Votre objectif:
Reprenez les lignes depuis celle qui contient « In the photograph, would » jusqu'à la fin des items, en remplaçant « depth » par « distance » sans rien modifier d'autre.

(Données de raisonnement spatial)
+ + + + +

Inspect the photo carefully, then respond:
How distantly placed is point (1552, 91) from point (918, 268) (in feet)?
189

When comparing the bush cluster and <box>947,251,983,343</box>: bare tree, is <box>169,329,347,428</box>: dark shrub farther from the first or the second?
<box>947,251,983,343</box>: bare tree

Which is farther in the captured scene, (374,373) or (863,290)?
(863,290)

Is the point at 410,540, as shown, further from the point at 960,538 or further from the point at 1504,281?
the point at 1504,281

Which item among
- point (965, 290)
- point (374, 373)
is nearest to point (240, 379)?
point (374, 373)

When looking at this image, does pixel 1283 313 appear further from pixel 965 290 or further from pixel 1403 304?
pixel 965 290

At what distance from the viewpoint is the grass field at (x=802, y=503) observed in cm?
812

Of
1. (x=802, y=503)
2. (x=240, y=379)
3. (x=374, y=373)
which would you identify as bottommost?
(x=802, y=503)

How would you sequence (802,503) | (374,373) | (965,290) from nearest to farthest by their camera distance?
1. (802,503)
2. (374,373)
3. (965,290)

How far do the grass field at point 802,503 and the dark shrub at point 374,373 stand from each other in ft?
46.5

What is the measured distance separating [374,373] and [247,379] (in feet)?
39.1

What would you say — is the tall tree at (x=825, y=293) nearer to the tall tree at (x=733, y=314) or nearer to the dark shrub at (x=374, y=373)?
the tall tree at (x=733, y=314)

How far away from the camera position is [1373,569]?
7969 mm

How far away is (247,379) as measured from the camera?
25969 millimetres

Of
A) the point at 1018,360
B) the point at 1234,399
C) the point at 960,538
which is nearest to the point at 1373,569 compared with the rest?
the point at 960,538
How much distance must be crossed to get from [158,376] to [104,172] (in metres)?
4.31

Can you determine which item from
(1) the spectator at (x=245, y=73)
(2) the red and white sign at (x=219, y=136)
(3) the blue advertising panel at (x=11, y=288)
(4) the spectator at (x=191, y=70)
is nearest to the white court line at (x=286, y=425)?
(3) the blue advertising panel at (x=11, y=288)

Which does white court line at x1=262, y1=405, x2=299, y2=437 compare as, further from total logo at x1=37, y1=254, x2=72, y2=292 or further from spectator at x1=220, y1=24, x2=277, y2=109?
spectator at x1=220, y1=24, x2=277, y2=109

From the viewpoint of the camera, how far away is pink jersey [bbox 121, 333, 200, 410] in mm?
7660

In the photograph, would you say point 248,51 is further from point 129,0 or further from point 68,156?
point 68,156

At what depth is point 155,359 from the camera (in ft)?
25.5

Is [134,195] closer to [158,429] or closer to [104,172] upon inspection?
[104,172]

+ + + + +

Solution proposée:
In the photograph, would you say point 248,51 is further from point 129,0 or further from point 68,156?
point 68,156

At what distance is point 155,359 from the camera (in ft)?
25.5

Is [134,195] closer to [158,429] or closer to [104,172] upon inspection?
[104,172]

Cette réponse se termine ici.